Typical symptoms of northern corn leaf blight are canoe-shaped lesions 1 inch to 6 inches long. The lesions are initially bordered by gray-green margins. They eventually turn tan colored and may contain dark areas of fungal sporulation. The length or size of lesions may vary with in different corn hybrids reactions with different resistance genes. Lesions begin on the lower leaves and then spread to upper leaves. Severe symptoms can progress rapidly, resulting in blighted leaves. The disease can be confused with symptoms of Goss's leaf blight on some hybrids, and perhaps with Stewarts wilt where this disease occurs.
Conditions and timing that favor disease
The disease is most prevalent during moderate temperatures (64 to 80 degrees F) with prolonged periods of moisture.
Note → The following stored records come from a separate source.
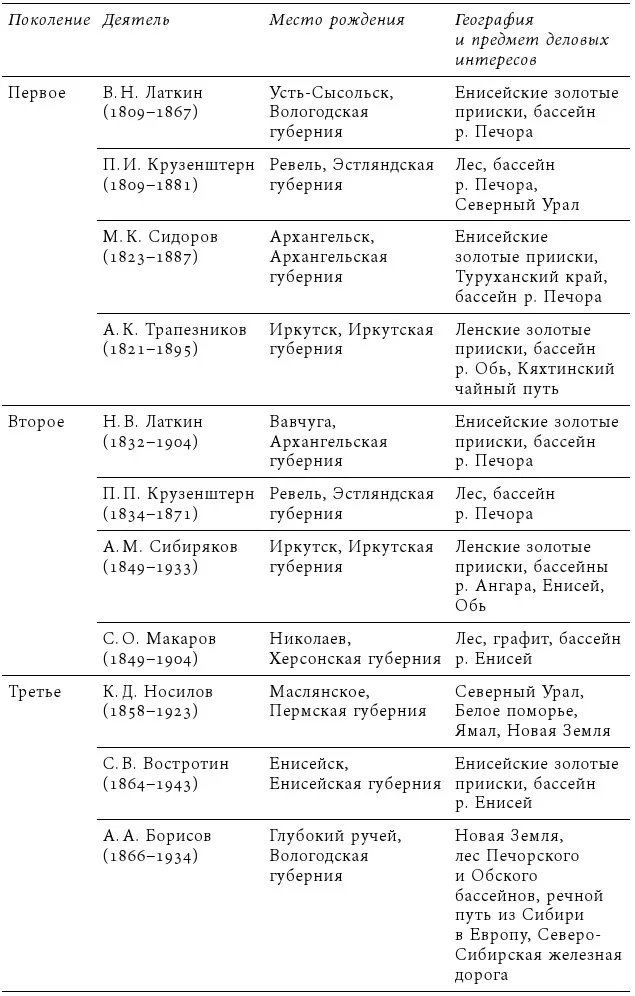 | Поколение | Деятель | Место рождения | География и предмет деловых интересов |
|---|---|---|---|
| Первое | В. Н. Латкин (1809–1867) | Усть-Сысольск, Вологодская губерния | Енисейские золотые прииски, бассейн р. Печора |
| | П. И. Крузенштерн (1809–1881) | Ревель, Эстляндская губерния | Лес, бассейн р. Печора, Северный Урал |
| | М. К. Сидоров (1823–1887) | Архангельск, Архангельская губерния | Енисейские золотые прииски, Туруханский край, бассейн р. Печора |
| | А. К. Трапезников (1821–1895) | Иркутск, Иркутская губерния | Ленские золотые прииски, бассейн р. Обь, Кяхтинский чайный путь |
| Второе | Н. В. Латкин (1832–1904) | Вавчуга, Архангельская губерния | Енисейские золотые прииски, бассейн р. Печора |
| | П. П. Крузенштерн (1834–1871) | Ревель, Эстляндская губерния | Лес, бассейн р. Печора |
| | А. М. Сибиряков (1849–1933) | Иркутск, Иркутская губерния | Ленские золотые прииски, бассейны р. Ангара, Енисей, Обь |
| | С. О. Макаров (1849–1904) | Николаев, Херсонская губерния | Лес, графит, бассейн р. Енисей |
| Третье | К. Д. Носилов (1858–1923) | Маслянское, Пермская губерния | Северный Урал, Белое поморье, Ямал, Новая Земля |
| | С. В. Востротин (1864–1943) | Енисейск, Енисейская губерния | Енисейские золотые прииски, бассейн р. Енисей |
| | А. А. Борисов (1866–1934) | Глубокий ручей, Вологодская губерния | Новая Земля, лес Печорского и Обского бассейнов, речной путь из Сибири в Европу, Северо-Сибирская железная дорога |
It typically appears at or after silking, but the disease is usually more severe when infection occurs earlier.
The pathogen is the fungus Exserohilum turcicum (syn. Helminthosporium turcicum). It overwinters on corn leaf debris. Several races of this pathogen are known that interact differently with different resistance genes.
Use resistant hybrids. Fungicides may be warranted on inbreds for seed production during the early stages of this disease. Crop rotation and tillage practices may be helpful in some cases.